> [Document extract]

--

Originally Posted by gcgang
According to the above referenced Vanguard prospectus, you must be going out 20 years to get your 1%. Didn't they decline almost 20% last year? The Vanguard fund lost 9% in 2013. Doesn't seem a whole lot safer than stocks. I agree with the previous poster, that you may want to wait until yields get closer to their historical norm before loading up on TIPs.
Bernsteins Investor Manifesto states that the 30 years between 1952 and 1981 long term Treasury bonds returned just 2.33% while inflation was averaging 4.31%. While you aren't risking the 40% stock loss in one year, you lost over 60% during those 30 years. Interest rates are lower now than they were in 1952. During the same period stocks made 9.89%, five percent better than inflation. A 20-25% equity weighting could increase your returns and reduce your risk.
I am not buying TIPS funds. I am not buying long term Treasury bonds. I am buying TIPS at auction with set maturity dates and dollar cost averaging their yields over time, plus assorted other investments. I don't want to risk losing half my life savings at my age by having a poor sequence of returns risk early on in retirement:
"You can reduce the sequence-of-returns risk by reducing the risk of the portfolio. In other words, said Bernstein, “own less stocks.”

--

> [Extracted information]

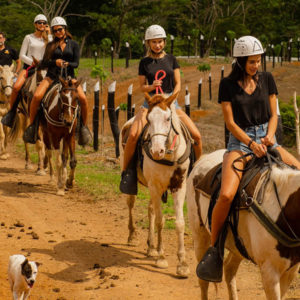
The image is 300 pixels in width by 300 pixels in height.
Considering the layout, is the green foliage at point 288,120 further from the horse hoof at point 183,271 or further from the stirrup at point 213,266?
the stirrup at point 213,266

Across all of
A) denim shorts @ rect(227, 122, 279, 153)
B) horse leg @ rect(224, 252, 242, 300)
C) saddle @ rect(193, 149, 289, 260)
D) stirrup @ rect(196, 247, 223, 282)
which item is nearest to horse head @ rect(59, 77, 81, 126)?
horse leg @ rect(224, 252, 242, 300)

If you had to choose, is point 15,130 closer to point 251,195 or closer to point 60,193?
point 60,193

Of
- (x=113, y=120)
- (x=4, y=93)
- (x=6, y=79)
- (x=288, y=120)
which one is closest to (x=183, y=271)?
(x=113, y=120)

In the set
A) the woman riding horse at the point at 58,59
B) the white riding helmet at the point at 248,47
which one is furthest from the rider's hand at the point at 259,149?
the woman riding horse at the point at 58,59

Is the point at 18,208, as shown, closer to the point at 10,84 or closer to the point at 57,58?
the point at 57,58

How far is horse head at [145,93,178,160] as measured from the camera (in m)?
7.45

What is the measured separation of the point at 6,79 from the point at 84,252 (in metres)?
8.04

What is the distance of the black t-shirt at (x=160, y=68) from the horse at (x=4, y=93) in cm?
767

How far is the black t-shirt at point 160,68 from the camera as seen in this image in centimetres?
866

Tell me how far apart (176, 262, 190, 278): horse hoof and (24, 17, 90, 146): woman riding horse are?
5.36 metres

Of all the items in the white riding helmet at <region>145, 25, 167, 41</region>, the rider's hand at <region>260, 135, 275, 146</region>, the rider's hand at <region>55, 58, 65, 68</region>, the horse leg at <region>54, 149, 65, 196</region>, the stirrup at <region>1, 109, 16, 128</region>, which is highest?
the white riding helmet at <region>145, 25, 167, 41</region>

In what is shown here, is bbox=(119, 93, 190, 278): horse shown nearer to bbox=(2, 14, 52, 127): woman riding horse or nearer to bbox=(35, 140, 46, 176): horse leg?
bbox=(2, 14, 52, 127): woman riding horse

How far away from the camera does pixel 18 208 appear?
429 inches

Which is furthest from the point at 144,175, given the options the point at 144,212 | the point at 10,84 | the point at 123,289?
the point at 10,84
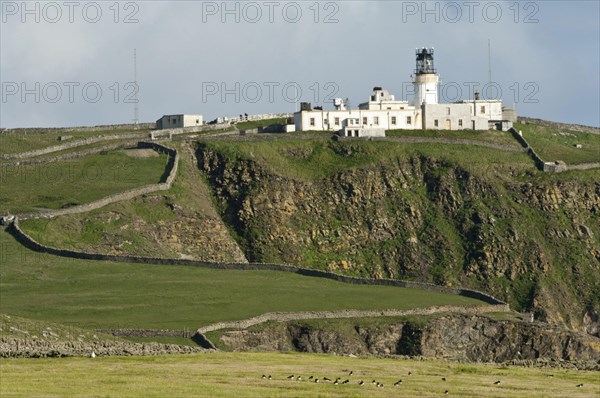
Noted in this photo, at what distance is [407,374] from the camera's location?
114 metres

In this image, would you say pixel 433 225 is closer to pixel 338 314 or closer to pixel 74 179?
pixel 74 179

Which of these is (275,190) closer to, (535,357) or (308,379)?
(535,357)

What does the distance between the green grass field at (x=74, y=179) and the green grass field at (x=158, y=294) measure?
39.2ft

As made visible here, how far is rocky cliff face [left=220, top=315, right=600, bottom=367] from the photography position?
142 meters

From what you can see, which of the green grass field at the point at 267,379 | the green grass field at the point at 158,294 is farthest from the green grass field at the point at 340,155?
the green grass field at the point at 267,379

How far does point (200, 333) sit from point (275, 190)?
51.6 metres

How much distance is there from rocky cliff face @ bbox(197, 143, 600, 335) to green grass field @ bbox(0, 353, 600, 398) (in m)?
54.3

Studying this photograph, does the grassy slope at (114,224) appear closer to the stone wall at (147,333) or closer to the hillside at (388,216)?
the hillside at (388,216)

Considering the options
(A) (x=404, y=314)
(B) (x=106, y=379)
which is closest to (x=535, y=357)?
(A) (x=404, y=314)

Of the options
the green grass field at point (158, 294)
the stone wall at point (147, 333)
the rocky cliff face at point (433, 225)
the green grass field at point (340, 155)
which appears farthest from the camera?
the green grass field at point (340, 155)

--

> [What you need to do]
1. Pick out every line of the records that contains the string "head", counting only matches with the same case.
2. Can you continue the forum post about buying TIPS for retirement from where it stops?
The records bear no relation to the text.

> [Answers per task]
1.
which item is nearest to horse head @ rect(59, 77, 81, 126)?
How far is horse head at [145,93,178,160] as measured from the camera (in m)?

2.
“To really get constant spending, one should be looking to hold fixed-income assets to maturity or use risk-pooling assets such as annuities,” Pfau wrote. “The inefficiencies of a constant spending strategy using volatile assets may be explained because of the added sequence-of-returns risk which offers no reward to investors.”
Others endorse this tactic too. “You can completely eliminate sequence-of-return risk by investing the money you need to spend in retirement in a safe bond ladder or fixed annuities,” said Cotton. “If you’re fortunate enough to have some left over, you can buy and hold stocks with that money.”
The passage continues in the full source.